I’ve compiled a list of things to consider when choosing an academic major.
Level of interest: Do you enjoy the subject? You are more likely to be successful if you enjoy your major. If it bores you, you will likely be unmotivated and may suffer academically.
Do you have a natural talent/skill? Don’t discount any natural talents or skills, instead, let those skills guide you to success.
Possible careers? What sort of job will your degree prepare you for? Will you need additional schooling to achieve your career goals? Is your major geared toward one particular trade (for example; engineering or accounting) or can you apply it to many careers (Majors such as English, history, psychology that teach marketable, non-trade specific skills such as reasoning, critical thinking, writing and communication)?
What are the requirements? What courses and how many will you have to take within the major as well as supplementary courses outside your major (i.e. accounting students take courses in marketing, economics, and business as well as specific accounting courses). Does the program require a minimum GPA for admission and retention? Will you need a minor? Will you be required to complete an internship or a co-op program?
Prerequisites. Are there specific courses you must complete prior to engaging in major specific courses? (Prerequisites are often lower level introductory courses that establish a basic set of knowledge that will be referred to and built upon in subsequent classes.) For example if you wanted to major in psychology you would most likely be required to take a course introducing theories, models and major researchers in the field.
Evaluate the instructors. How qualified are the teachers? Where did they go to school, what sort of degrees do they hold, where have they previously worked or taught and what have they published? Find out about reputations from other students as well. Is a certain professor notorious for being rigid or difficult? A good relationship with an instructor can benefit you when you begin applying to graduate schools or jobs and you need recommendations.
Program reputation. Does the program receive national attention? What do graduates think of the program? What sort of jobs do alumni hold?

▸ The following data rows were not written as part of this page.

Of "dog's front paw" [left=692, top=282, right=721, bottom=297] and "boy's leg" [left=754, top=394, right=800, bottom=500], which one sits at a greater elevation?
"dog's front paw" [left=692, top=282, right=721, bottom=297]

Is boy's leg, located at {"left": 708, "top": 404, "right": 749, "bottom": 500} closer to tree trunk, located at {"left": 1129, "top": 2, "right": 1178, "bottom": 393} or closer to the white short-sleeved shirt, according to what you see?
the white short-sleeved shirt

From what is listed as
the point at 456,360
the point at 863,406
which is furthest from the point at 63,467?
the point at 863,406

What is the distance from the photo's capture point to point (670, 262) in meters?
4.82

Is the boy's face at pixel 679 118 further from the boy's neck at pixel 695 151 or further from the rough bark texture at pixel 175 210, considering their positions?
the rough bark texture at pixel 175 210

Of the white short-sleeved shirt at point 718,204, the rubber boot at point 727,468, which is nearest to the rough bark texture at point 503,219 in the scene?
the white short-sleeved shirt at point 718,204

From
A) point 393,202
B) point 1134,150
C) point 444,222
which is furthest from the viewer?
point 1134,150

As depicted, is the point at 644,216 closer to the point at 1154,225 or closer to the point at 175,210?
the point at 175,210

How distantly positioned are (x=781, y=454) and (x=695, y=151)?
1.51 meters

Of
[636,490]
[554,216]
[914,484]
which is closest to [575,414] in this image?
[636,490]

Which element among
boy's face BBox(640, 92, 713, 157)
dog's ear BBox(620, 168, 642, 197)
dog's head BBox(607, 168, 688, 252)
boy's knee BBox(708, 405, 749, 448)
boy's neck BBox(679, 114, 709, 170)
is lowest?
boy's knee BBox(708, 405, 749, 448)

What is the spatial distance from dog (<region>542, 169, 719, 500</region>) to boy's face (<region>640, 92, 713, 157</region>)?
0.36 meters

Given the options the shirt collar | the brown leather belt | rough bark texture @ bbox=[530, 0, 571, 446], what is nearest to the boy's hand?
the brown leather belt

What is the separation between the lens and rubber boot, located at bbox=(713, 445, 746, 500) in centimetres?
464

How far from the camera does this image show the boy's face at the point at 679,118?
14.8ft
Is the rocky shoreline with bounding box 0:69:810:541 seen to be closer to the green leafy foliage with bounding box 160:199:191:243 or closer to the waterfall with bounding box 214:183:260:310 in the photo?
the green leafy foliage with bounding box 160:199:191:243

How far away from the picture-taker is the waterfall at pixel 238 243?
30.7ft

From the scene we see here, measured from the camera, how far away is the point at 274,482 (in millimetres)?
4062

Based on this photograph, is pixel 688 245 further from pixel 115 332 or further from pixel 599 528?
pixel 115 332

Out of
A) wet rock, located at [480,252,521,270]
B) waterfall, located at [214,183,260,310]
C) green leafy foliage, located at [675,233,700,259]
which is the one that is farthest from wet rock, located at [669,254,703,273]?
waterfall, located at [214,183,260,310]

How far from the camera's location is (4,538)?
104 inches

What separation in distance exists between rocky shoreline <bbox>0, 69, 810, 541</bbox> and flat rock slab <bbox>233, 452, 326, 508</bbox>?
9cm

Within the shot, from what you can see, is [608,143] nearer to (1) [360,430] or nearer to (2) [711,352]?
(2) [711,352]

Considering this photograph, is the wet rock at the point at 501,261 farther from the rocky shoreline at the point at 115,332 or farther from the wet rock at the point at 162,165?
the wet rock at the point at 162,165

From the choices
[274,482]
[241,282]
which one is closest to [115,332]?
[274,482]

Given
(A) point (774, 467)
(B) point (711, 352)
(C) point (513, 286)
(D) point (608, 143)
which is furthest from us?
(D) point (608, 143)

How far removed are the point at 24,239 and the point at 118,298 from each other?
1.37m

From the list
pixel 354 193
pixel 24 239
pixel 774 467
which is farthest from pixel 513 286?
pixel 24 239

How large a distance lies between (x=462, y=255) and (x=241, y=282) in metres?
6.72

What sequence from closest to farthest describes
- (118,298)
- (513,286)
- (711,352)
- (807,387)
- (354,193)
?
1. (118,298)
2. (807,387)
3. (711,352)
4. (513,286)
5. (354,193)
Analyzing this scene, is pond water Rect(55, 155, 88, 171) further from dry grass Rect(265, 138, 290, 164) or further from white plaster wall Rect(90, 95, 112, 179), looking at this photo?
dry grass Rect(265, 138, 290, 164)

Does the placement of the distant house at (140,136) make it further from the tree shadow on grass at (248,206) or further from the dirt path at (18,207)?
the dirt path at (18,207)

Are you considering a double major? A double major can be a huge undertaking. This can be fruitful but you will need to be more organized when planning class schedules and picking classes. Some majors will not allow you the time to devote to a second major (often called comprehensive majors.) Be informed and be prepared to work!
Check out survey and introductory courses in a variety of programs. These courses will be more general and give you a better understanding of what to expect from the program as a whole. Remember, you probably are not going to like every single class or topic in your major. I had a friend who loved cost accounting but hated her tax accounting class.

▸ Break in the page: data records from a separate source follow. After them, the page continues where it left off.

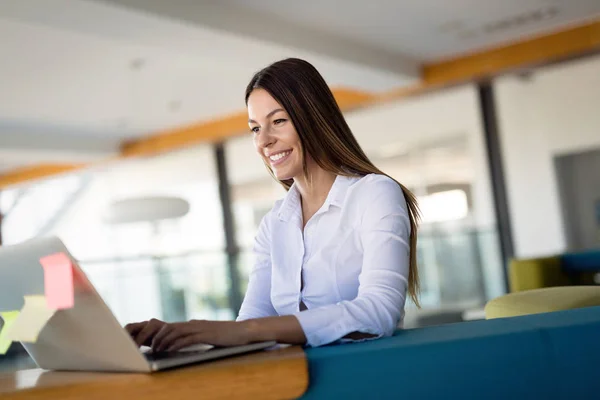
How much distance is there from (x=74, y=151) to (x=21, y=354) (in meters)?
4.43

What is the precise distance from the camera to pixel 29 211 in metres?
11.5

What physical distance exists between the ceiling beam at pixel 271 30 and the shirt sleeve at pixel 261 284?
284 centimetres

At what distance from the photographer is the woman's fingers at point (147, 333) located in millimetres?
1086

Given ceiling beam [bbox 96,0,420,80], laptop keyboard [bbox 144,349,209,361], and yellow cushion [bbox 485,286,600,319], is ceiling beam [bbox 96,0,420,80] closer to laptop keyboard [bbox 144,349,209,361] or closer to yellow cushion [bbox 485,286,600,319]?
yellow cushion [bbox 485,286,600,319]

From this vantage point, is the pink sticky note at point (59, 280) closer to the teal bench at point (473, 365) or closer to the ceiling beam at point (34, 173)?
the teal bench at point (473, 365)

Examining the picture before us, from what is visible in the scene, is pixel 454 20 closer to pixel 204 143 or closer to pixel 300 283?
pixel 204 143

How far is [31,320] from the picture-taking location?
3.34 ft

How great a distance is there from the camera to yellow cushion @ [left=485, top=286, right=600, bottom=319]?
194 cm

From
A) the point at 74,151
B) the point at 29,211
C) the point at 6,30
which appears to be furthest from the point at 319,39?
the point at 29,211

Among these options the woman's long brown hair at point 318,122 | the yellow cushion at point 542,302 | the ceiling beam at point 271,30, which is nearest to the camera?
the woman's long brown hair at point 318,122

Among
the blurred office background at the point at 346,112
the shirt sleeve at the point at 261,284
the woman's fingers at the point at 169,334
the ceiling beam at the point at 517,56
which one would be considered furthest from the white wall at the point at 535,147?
the woman's fingers at the point at 169,334

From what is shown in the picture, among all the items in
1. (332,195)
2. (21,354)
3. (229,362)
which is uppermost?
(332,195)

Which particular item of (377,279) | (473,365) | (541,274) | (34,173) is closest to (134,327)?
(377,279)

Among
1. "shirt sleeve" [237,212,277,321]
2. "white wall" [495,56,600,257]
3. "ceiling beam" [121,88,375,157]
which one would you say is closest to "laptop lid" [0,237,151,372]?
"shirt sleeve" [237,212,277,321]
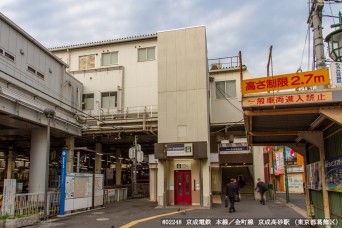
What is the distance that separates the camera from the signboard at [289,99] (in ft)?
25.4

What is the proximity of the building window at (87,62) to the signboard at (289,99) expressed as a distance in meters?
24.8

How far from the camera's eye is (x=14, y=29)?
2016cm

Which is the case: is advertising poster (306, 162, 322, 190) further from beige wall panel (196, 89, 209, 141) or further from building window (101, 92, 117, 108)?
building window (101, 92, 117, 108)

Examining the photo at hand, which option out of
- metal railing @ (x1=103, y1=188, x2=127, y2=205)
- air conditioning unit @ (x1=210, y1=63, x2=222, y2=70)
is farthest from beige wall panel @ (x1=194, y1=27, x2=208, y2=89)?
metal railing @ (x1=103, y1=188, x2=127, y2=205)

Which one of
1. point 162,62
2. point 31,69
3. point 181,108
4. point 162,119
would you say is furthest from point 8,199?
point 162,62

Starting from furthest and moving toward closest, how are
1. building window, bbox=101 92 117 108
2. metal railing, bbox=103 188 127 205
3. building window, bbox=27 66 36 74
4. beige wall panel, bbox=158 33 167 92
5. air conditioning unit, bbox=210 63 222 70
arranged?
air conditioning unit, bbox=210 63 222 70
building window, bbox=101 92 117 108
metal railing, bbox=103 188 127 205
beige wall panel, bbox=158 33 167 92
building window, bbox=27 66 36 74

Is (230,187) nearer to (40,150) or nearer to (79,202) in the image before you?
(79,202)

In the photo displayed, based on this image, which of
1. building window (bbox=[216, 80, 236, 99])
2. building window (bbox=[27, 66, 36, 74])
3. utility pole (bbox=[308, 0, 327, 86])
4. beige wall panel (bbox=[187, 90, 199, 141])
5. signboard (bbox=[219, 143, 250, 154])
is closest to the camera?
utility pole (bbox=[308, 0, 327, 86])

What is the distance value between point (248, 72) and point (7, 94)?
19848 millimetres

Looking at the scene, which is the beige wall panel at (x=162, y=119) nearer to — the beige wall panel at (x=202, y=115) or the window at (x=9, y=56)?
the beige wall panel at (x=202, y=115)

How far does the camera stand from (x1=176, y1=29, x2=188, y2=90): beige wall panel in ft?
78.8

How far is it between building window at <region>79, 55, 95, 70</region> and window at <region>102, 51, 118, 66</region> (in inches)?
41.9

Browse the course catalog. Familiarize yourself with the policies and requirements. Read the school’s handbook regarding the differences in requirements for an Associate’s Degree, a Bachelor’s of Arts, Bachelor’s of Science, Bachelor’s of Fine Arts, etc. These will each require a different set of courses. Also, check your school’s general education requirements. These are often a set core of courses every student must take in order to earn their degree. Check for overlaps and conflicts with your major. Some departments won’t give credit for certain courses in a major that were used for general education requirements.
Use your advisor. These people know the ropes. They are there to help you navigate the system. If all of this is overwhelming (and don’t feel bad if it is) relax! If you have an advisor who just isn’t helping you, see if your school has a set of general advisors set up for undecided students. These counselors will often have access to information about general school topics (deadlines, procedures) as well as tools to help you find information regarding specific degree programs. If you already have a major but are unsatisfied with your advisor, consider asking for a reassignment. Often this can be done in the department office.

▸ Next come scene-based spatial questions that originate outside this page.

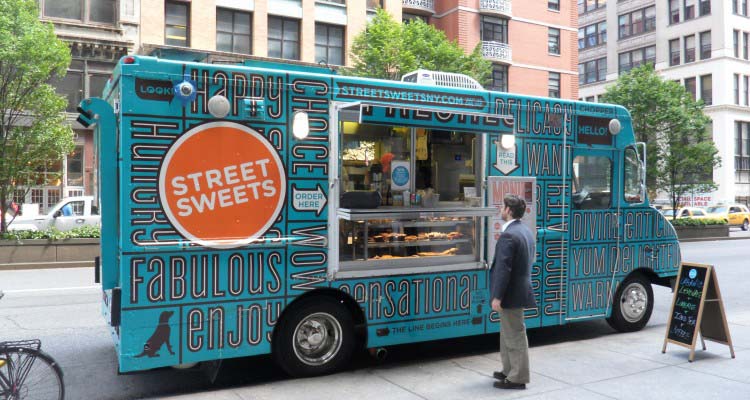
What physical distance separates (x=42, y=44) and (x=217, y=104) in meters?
14.4

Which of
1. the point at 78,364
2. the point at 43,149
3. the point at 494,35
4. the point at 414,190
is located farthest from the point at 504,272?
the point at 494,35

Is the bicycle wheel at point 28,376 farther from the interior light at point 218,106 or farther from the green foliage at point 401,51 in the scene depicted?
the green foliage at point 401,51

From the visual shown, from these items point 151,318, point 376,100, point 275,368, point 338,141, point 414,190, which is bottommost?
point 275,368

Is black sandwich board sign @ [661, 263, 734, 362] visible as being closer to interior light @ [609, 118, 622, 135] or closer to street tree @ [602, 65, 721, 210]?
interior light @ [609, 118, 622, 135]

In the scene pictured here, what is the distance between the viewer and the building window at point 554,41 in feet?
138

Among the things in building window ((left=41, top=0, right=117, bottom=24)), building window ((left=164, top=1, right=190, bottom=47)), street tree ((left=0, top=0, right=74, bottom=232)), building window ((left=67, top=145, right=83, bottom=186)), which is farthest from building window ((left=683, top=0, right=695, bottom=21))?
street tree ((left=0, top=0, right=74, bottom=232))

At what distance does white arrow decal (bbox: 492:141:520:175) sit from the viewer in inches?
275

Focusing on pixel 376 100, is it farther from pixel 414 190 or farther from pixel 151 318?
pixel 151 318

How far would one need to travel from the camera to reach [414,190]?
665 centimetres

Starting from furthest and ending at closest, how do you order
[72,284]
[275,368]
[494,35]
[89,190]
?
[494,35] < [89,190] < [72,284] < [275,368]

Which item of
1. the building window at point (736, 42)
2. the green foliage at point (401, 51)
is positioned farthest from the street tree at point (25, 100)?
the building window at point (736, 42)

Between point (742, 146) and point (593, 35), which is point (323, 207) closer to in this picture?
point (742, 146)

Talk to other students. They can often provide insight and experience that will be beneficial. An upperclassman can be your best friend when it comes to figuring out the system. Not only do they know the best places to eat, but they might know the best places to buy and sell books, the best advisors and the best teachers.
Don’t be afraid to change your mind. In the long run it’s better to spend an extra year or two in college than to be miserable or regret your decisions. People change their majors all the time (I changed mine 3 times.) and while it’s a big decision, it is only a piece of the larger puzzle.